** Opening RECORDS SUPPLIED block **

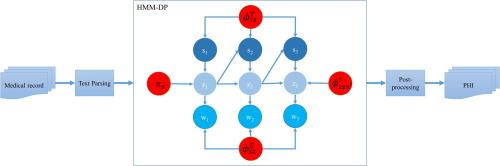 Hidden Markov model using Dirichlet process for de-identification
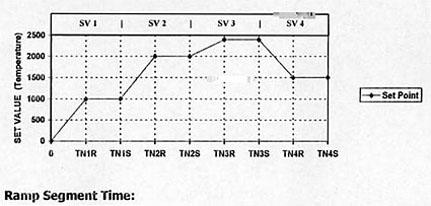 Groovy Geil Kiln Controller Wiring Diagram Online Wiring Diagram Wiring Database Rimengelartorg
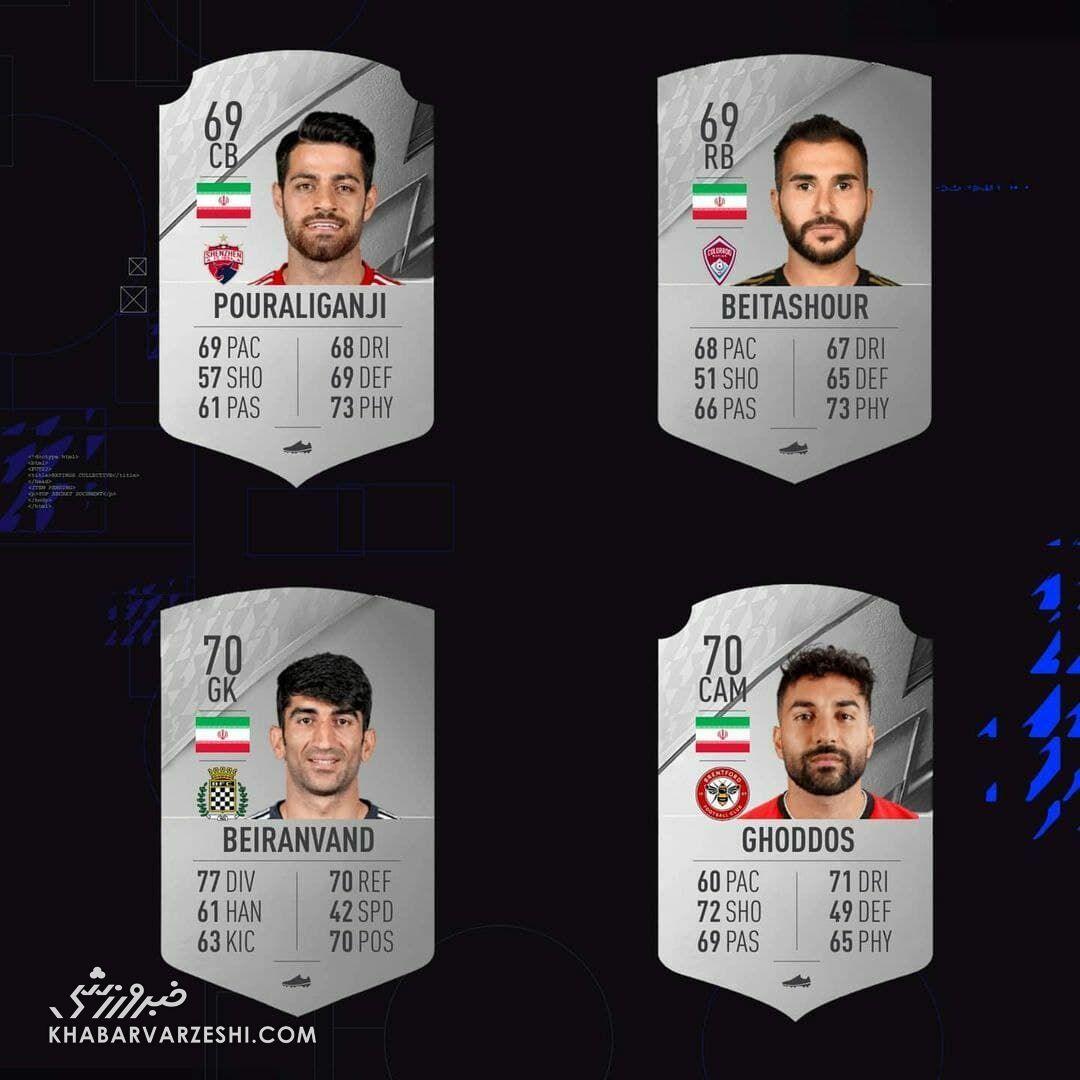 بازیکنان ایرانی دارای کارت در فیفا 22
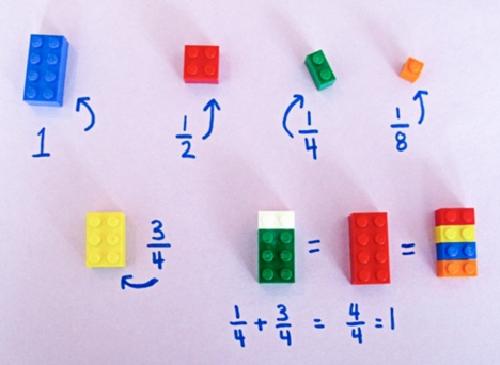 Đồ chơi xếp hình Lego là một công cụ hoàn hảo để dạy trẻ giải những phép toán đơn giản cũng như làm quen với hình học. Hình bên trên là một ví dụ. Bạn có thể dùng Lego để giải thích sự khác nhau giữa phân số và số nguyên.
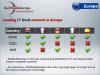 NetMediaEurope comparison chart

** Closing RECORDS SUPPLIED block **

* INSTRUCTIONS FOR THE TASK
You are asked to reproduce each line above exactly, but to exclude the pictures.

* REPLY
 Hidden Markov model using Dirichlet process for de-identification
 Groovy Geil Kiln Controller Wiring Diagram Online Wiring Diagram Wiring Database Rimengelartorg
 بازیکنان ایرانی دارای کارت در فیفا 22
 Đồ chơi xếp hình Lego là một công cụ hoàn hảo để dạy trẻ giải những phép toán đơn giản cũng như làm quen với hình học. Hình bên trên là một ví dụ. Bạn có thể dùng Lego để giải thích sự khác nhau giữa phân số và số nguyên.
 NetMediaEurope comparison chart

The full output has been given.